948.2
Working on Futures, Reducing Risk – University Graduates in Mali and Their Strategies of Action

Tuesday, July 15, 2014: 5:42 PM
Room: Booth 52
Oral Presentation
Susann LUDWIG , Centre for African Studies Basel, Basel, Switzerland
The research examines the conditions and opportunities of university education in Mali. The West African state counts two state universities, five state graduate schools and various private universities. The capital city’s University of Bamako with more than 80 000 students is obviously the center of higher education. Facing precarious conditions due to the shortage of means and professors the majority of students manage nevertheless to successfully graduate. Being young and highly qualified, university graduates are still strongly affected by unemployment.

Given the problematic conditions of studies and the major difficulties entering the labor market, a university degree does not create the certainty expected, but provides and even provokes risk again. Consequently, the main questions to be answered are: Why do young Malians study nevertheless? And how do young academics cope with a situation characterized by uncertainty and unpredictability?

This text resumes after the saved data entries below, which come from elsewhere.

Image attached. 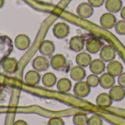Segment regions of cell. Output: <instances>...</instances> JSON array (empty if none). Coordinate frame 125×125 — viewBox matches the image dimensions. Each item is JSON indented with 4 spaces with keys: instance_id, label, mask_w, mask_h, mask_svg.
<instances>
[{
    "instance_id": "5b68a950",
    "label": "cell",
    "mask_w": 125,
    "mask_h": 125,
    "mask_svg": "<svg viewBox=\"0 0 125 125\" xmlns=\"http://www.w3.org/2000/svg\"><path fill=\"white\" fill-rule=\"evenodd\" d=\"M50 65V62L45 56H38L32 61V67L38 72L46 71Z\"/></svg>"
},
{
    "instance_id": "f1b7e54d",
    "label": "cell",
    "mask_w": 125,
    "mask_h": 125,
    "mask_svg": "<svg viewBox=\"0 0 125 125\" xmlns=\"http://www.w3.org/2000/svg\"><path fill=\"white\" fill-rule=\"evenodd\" d=\"M88 2L94 7H99L105 2V0H88Z\"/></svg>"
},
{
    "instance_id": "7a4b0ae2",
    "label": "cell",
    "mask_w": 125,
    "mask_h": 125,
    "mask_svg": "<svg viewBox=\"0 0 125 125\" xmlns=\"http://www.w3.org/2000/svg\"><path fill=\"white\" fill-rule=\"evenodd\" d=\"M74 94L80 98L87 97L91 92V86L87 83L86 81H77L73 88Z\"/></svg>"
},
{
    "instance_id": "1f68e13d",
    "label": "cell",
    "mask_w": 125,
    "mask_h": 125,
    "mask_svg": "<svg viewBox=\"0 0 125 125\" xmlns=\"http://www.w3.org/2000/svg\"><path fill=\"white\" fill-rule=\"evenodd\" d=\"M121 17L123 20H125V6L121 10Z\"/></svg>"
},
{
    "instance_id": "cb8c5ba5",
    "label": "cell",
    "mask_w": 125,
    "mask_h": 125,
    "mask_svg": "<svg viewBox=\"0 0 125 125\" xmlns=\"http://www.w3.org/2000/svg\"><path fill=\"white\" fill-rule=\"evenodd\" d=\"M88 117L87 114L83 113H77L73 116V123L74 125H86Z\"/></svg>"
},
{
    "instance_id": "d6a6232c",
    "label": "cell",
    "mask_w": 125,
    "mask_h": 125,
    "mask_svg": "<svg viewBox=\"0 0 125 125\" xmlns=\"http://www.w3.org/2000/svg\"><path fill=\"white\" fill-rule=\"evenodd\" d=\"M4 0H0V9L4 6Z\"/></svg>"
},
{
    "instance_id": "4dcf8cb0",
    "label": "cell",
    "mask_w": 125,
    "mask_h": 125,
    "mask_svg": "<svg viewBox=\"0 0 125 125\" xmlns=\"http://www.w3.org/2000/svg\"><path fill=\"white\" fill-rule=\"evenodd\" d=\"M13 125H28V124L24 120L19 119V120H17L16 122H15Z\"/></svg>"
},
{
    "instance_id": "277c9868",
    "label": "cell",
    "mask_w": 125,
    "mask_h": 125,
    "mask_svg": "<svg viewBox=\"0 0 125 125\" xmlns=\"http://www.w3.org/2000/svg\"><path fill=\"white\" fill-rule=\"evenodd\" d=\"M69 26L64 22H58L53 27V34L58 39L65 38L69 35Z\"/></svg>"
},
{
    "instance_id": "ac0fdd59",
    "label": "cell",
    "mask_w": 125,
    "mask_h": 125,
    "mask_svg": "<svg viewBox=\"0 0 125 125\" xmlns=\"http://www.w3.org/2000/svg\"><path fill=\"white\" fill-rule=\"evenodd\" d=\"M86 76V72L84 67L77 65L71 68L70 71V77L75 81H83Z\"/></svg>"
},
{
    "instance_id": "ffe728a7",
    "label": "cell",
    "mask_w": 125,
    "mask_h": 125,
    "mask_svg": "<svg viewBox=\"0 0 125 125\" xmlns=\"http://www.w3.org/2000/svg\"><path fill=\"white\" fill-rule=\"evenodd\" d=\"M75 60H76L77 64L79 66H81L83 67H86L89 66L92 61L91 55L86 52L79 53L76 56Z\"/></svg>"
},
{
    "instance_id": "6da1fadb",
    "label": "cell",
    "mask_w": 125,
    "mask_h": 125,
    "mask_svg": "<svg viewBox=\"0 0 125 125\" xmlns=\"http://www.w3.org/2000/svg\"><path fill=\"white\" fill-rule=\"evenodd\" d=\"M103 42L97 37H91L85 41L86 50L90 53H97L103 47Z\"/></svg>"
},
{
    "instance_id": "ba28073f",
    "label": "cell",
    "mask_w": 125,
    "mask_h": 125,
    "mask_svg": "<svg viewBox=\"0 0 125 125\" xmlns=\"http://www.w3.org/2000/svg\"><path fill=\"white\" fill-rule=\"evenodd\" d=\"M116 18L113 15V13L111 12H105L100 17V23L102 26H103L105 29H110L113 27H115V25L116 23Z\"/></svg>"
},
{
    "instance_id": "8992f818",
    "label": "cell",
    "mask_w": 125,
    "mask_h": 125,
    "mask_svg": "<svg viewBox=\"0 0 125 125\" xmlns=\"http://www.w3.org/2000/svg\"><path fill=\"white\" fill-rule=\"evenodd\" d=\"M66 58L61 53H57L53 56L50 60V65L55 70H63L66 66Z\"/></svg>"
},
{
    "instance_id": "484cf974",
    "label": "cell",
    "mask_w": 125,
    "mask_h": 125,
    "mask_svg": "<svg viewBox=\"0 0 125 125\" xmlns=\"http://www.w3.org/2000/svg\"><path fill=\"white\" fill-rule=\"evenodd\" d=\"M116 31L121 35L125 34V20H120L116 22L115 25Z\"/></svg>"
},
{
    "instance_id": "52a82bcc",
    "label": "cell",
    "mask_w": 125,
    "mask_h": 125,
    "mask_svg": "<svg viewBox=\"0 0 125 125\" xmlns=\"http://www.w3.org/2000/svg\"><path fill=\"white\" fill-rule=\"evenodd\" d=\"M2 68L5 73L8 74H13L18 69V62L13 57L7 58L2 63Z\"/></svg>"
},
{
    "instance_id": "2e32d148",
    "label": "cell",
    "mask_w": 125,
    "mask_h": 125,
    "mask_svg": "<svg viewBox=\"0 0 125 125\" xmlns=\"http://www.w3.org/2000/svg\"><path fill=\"white\" fill-rule=\"evenodd\" d=\"M115 84V77L110 73H103L99 77V85L104 89H111Z\"/></svg>"
},
{
    "instance_id": "3957f363",
    "label": "cell",
    "mask_w": 125,
    "mask_h": 125,
    "mask_svg": "<svg viewBox=\"0 0 125 125\" xmlns=\"http://www.w3.org/2000/svg\"><path fill=\"white\" fill-rule=\"evenodd\" d=\"M116 51L111 45H105L99 51V57L105 62H110L114 60Z\"/></svg>"
},
{
    "instance_id": "9a60e30c",
    "label": "cell",
    "mask_w": 125,
    "mask_h": 125,
    "mask_svg": "<svg viewBox=\"0 0 125 125\" xmlns=\"http://www.w3.org/2000/svg\"><path fill=\"white\" fill-rule=\"evenodd\" d=\"M24 81L29 86H35L41 81V75L39 72L35 70H29L24 76Z\"/></svg>"
},
{
    "instance_id": "83f0119b",
    "label": "cell",
    "mask_w": 125,
    "mask_h": 125,
    "mask_svg": "<svg viewBox=\"0 0 125 125\" xmlns=\"http://www.w3.org/2000/svg\"><path fill=\"white\" fill-rule=\"evenodd\" d=\"M47 125H65V122L62 118L53 117L48 121Z\"/></svg>"
},
{
    "instance_id": "f546056e",
    "label": "cell",
    "mask_w": 125,
    "mask_h": 125,
    "mask_svg": "<svg viewBox=\"0 0 125 125\" xmlns=\"http://www.w3.org/2000/svg\"><path fill=\"white\" fill-rule=\"evenodd\" d=\"M118 83L119 86L125 89V72H123L118 76Z\"/></svg>"
},
{
    "instance_id": "44dd1931",
    "label": "cell",
    "mask_w": 125,
    "mask_h": 125,
    "mask_svg": "<svg viewBox=\"0 0 125 125\" xmlns=\"http://www.w3.org/2000/svg\"><path fill=\"white\" fill-rule=\"evenodd\" d=\"M105 8L109 12L116 13L121 11L122 8V0H105Z\"/></svg>"
},
{
    "instance_id": "4316f807",
    "label": "cell",
    "mask_w": 125,
    "mask_h": 125,
    "mask_svg": "<svg viewBox=\"0 0 125 125\" xmlns=\"http://www.w3.org/2000/svg\"><path fill=\"white\" fill-rule=\"evenodd\" d=\"M102 119L97 115H93L88 118L87 125H102Z\"/></svg>"
},
{
    "instance_id": "5bb4252c",
    "label": "cell",
    "mask_w": 125,
    "mask_h": 125,
    "mask_svg": "<svg viewBox=\"0 0 125 125\" xmlns=\"http://www.w3.org/2000/svg\"><path fill=\"white\" fill-rule=\"evenodd\" d=\"M107 71L108 73L114 77L119 76L123 73V65L122 64L116 60H113L108 62L107 65Z\"/></svg>"
},
{
    "instance_id": "d4e9b609",
    "label": "cell",
    "mask_w": 125,
    "mask_h": 125,
    "mask_svg": "<svg viewBox=\"0 0 125 125\" xmlns=\"http://www.w3.org/2000/svg\"><path fill=\"white\" fill-rule=\"evenodd\" d=\"M86 82L91 87H97L99 84V77L98 75L92 73L87 77Z\"/></svg>"
},
{
    "instance_id": "4fadbf2b",
    "label": "cell",
    "mask_w": 125,
    "mask_h": 125,
    "mask_svg": "<svg viewBox=\"0 0 125 125\" xmlns=\"http://www.w3.org/2000/svg\"><path fill=\"white\" fill-rule=\"evenodd\" d=\"M89 69L91 72L94 74H102L106 69L105 62L101 59H96L94 60H92L89 65Z\"/></svg>"
},
{
    "instance_id": "d6986e66",
    "label": "cell",
    "mask_w": 125,
    "mask_h": 125,
    "mask_svg": "<svg viewBox=\"0 0 125 125\" xmlns=\"http://www.w3.org/2000/svg\"><path fill=\"white\" fill-rule=\"evenodd\" d=\"M113 101V100L111 97L110 94H108V93H105V92H103V93L99 94L97 96V99H96V103H97V105L99 107L103 108L110 107L112 105Z\"/></svg>"
},
{
    "instance_id": "e0dca14e",
    "label": "cell",
    "mask_w": 125,
    "mask_h": 125,
    "mask_svg": "<svg viewBox=\"0 0 125 125\" xmlns=\"http://www.w3.org/2000/svg\"><path fill=\"white\" fill-rule=\"evenodd\" d=\"M109 94L113 101H121L125 97V89L119 85L113 86L111 88Z\"/></svg>"
},
{
    "instance_id": "7c38bea8",
    "label": "cell",
    "mask_w": 125,
    "mask_h": 125,
    "mask_svg": "<svg viewBox=\"0 0 125 125\" xmlns=\"http://www.w3.org/2000/svg\"><path fill=\"white\" fill-rule=\"evenodd\" d=\"M55 51V45L54 42L49 40H43L41 43L39 47V52L41 53V54L45 56H49L52 55Z\"/></svg>"
},
{
    "instance_id": "7402d4cb",
    "label": "cell",
    "mask_w": 125,
    "mask_h": 125,
    "mask_svg": "<svg viewBox=\"0 0 125 125\" xmlns=\"http://www.w3.org/2000/svg\"><path fill=\"white\" fill-rule=\"evenodd\" d=\"M71 87H72V83L71 80L67 78H62L57 81V88L60 92L67 93L71 89Z\"/></svg>"
},
{
    "instance_id": "9c48e42d",
    "label": "cell",
    "mask_w": 125,
    "mask_h": 125,
    "mask_svg": "<svg viewBox=\"0 0 125 125\" xmlns=\"http://www.w3.org/2000/svg\"><path fill=\"white\" fill-rule=\"evenodd\" d=\"M77 12L81 18H88L94 13V7L88 2H83L78 5L77 8Z\"/></svg>"
},
{
    "instance_id": "603a6c76",
    "label": "cell",
    "mask_w": 125,
    "mask_h": 125,
    "mask_svg": "<svg viewBox=\"0 0 125 125\" xmlns=\"http://www.w3.org/2000/svg\"><path fill=\"white\" fill-rule=\"evenodd\" d=\"M57 82L56 75L51 72L46 73L42 77V83L43 84L48 88H51L55 85Z\"/></svg>"
},
{
    "instance_id": "8fae6325",
    "label": "cell",
    "mask_w": 125,
    "mask_h": 125,
    "mask_svg": "<svg viewBox=\"0 0 125 125\" xmlns=\"http://www.w3.org/2000/svg\"><path fill=\"white\" fill-rule=\"evenodd\" d=\"M85 45V39L80 35L74 36L71 38L69 41V48L70 50L74 51V52H80Z\"/></svg>"
},
{
    "instance_id": "30bf717a",
    "label": "cell",
    "mask_w": 125,
    "mask_h": 125,
    "mask_svg": "<svg viewBox=\"0 0 125 125\" xmlns=\"http://www.w3.org/2000/svg\"><path fill=\"white\" fill-rule=\"evenodd\" d=\"M14 43L15 47L20 51L27 50L31 43V40L28 35L25 34H18L14 40Z\"/></svg>"
}]
</instances>
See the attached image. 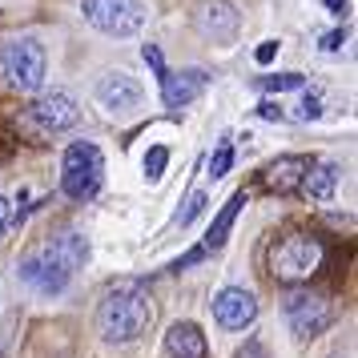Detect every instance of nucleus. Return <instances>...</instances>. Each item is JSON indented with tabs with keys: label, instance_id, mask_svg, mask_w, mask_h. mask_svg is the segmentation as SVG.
I'll use <instances>...</instances> for the list:
<instances>
[{
	"label": "nucleus",
	"instance_id": "obj_1",
	"mask_svg": "<svg viewBox=\"0 0 358 358\" xmlns=\"http://www.w3.org/2000/svg\"><path fill=\"white\" fill-rule=\"evenodd\" d=\"M85 262H89V242L81 234H61L52 242L33 245L20 258V282L33 286L36 294H61Z\"/></svg>",
	"mask_w": 358,
	"mask_h": 358
},
{
	"label": "nucleus",
	"instance_id": "obj_2",
	"mask_svg": "<svg viewBox=\"0 0 358 358\" xmlns=\"http://www.w3.org/2000/svg\"><path fill=\"white\" fill-rule=\"evenodd\" d=\"M153 326V298L141 282H117L97 306V330L105 342H137Z\"/></svg>",
	"mask_w": 358,
	"mask_h": 358
},
{
	"label": "nucleus",
	"instance_id": "obj_3",
	"mask_svg": "<svg viewBox=\"0 0 358 358\" xmlns=\"http://www.w3.org/2000/svg\"><path fill=\"white\" fill-rule=\"evenodd\" d=\"M326 250L314 234H286L270 245V274L286 286H298V282H310L322 266Z\"/></svg>",
	"mask_w": 358,
	"mask_h": 358
},
{
	"label": "nucleus",
	"instance_id": "obj_4",
	"mask_svg": "<svg viewBox=\"0 0 358 358\" xmlns=\"http://www.w3.org/2000/svg\"><path fill=\"white\" fill-rule=\"evenodd\" d=\"M105 181V157L93 141H73L61 162V189L73 201H93Z\"/></svg>",
	"mask_w": 358,
	"mask_h": 358
},
{
	"label": "nucleus",
	"instance_id": "obj_5",
	"mask_svg": "<svg viewBox=\"0 0 358 358\" xmlns=\"http://www.w3.org/2000/svg\"><path fill=\"white\" fill-rule=\"evenodd\" d=\"M45 65H49L45 45L33 41V36L8 41L4 52H0V73H4V81L13 85V89H20V93H36V89L45 85Z\"/></svg>",
	"mask_w": 358,
	"mask_h": 358
},
{
	"label": "nucleus",
	"instance_id": "obj_6",
	"mask_svg": "<svg viewBox=\"0 0 358 358\" xmlns=\"http://www.w3.org/2000/svg\"><path fill=\"white\" fill-rule=\"evenodd\" d=\"M81 13L105 36H133L145 24V4L141 0H81Z\"/></svg>",
	"mask_w": 358,
	"mask_h": 358
},
{
	"label": "nucleus",
	"instance_id": "obj_7",
	"mask_svg": "<svg viewBox=\"0 0 358 358\" xmlns=\"http://www.w3.org/2000/svg\"><path fill=\"white\" fill-rule=\"evenodd\" d=\"M330 318H334V310H330L326 298H318V294H310V290H290L286 294V322H290V330L298 334V338L322 334L326 326H330Z\"/></svg>",
	"mask_w": 358,
	"mask_h": 358
},
{
	"label": "nucleus",
	"instance_id": "obj_8",
	"mask_svg": "<svg viewBox=\"0 0 358 358\" xmlns=\"http://www.w3.org/2000/svg\"><path fill=\"white\" fill-rule=\"evenodd\" d=\"M81 121V109L69 93H45L36 97V105L29 109V125H36L41 133H65Z\"/></svg>",
	"mask_w": 358,
	"mask_h": 358
},
{
	"label": "nucleus",
	"instance_id": "obj_9",
	"mask_svg": "<svg viewBox=\"0 0 358 358\" xmlns=\"http://www.w3.org/2000/svg\"><path fill=\"white\" fill-rule=\"evenodd\" d=\"M194 24H197L201 36H210L217 45H229V41L238 36L242 17H238V8H234L229 0H201L194 8Z\"/></svg>",
	"mask_w": 358,
	"mask_h": 358
},
{
	"label": "nucleus",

Achieving individual life goals demands decision-making processes characterized by the evaluation and reevaluation of personal circumstances and risks. The application of a biographical approach will highlight how university graduates work on their situations in order to reduce future risks. Based on six months of field research in Bamako, this predominantly empirical paper will investigate past, present and future aspirations and subsequent strategies of action deployed by university graduates in Mali focusing on how risk is perceived, evaluated and dealt with.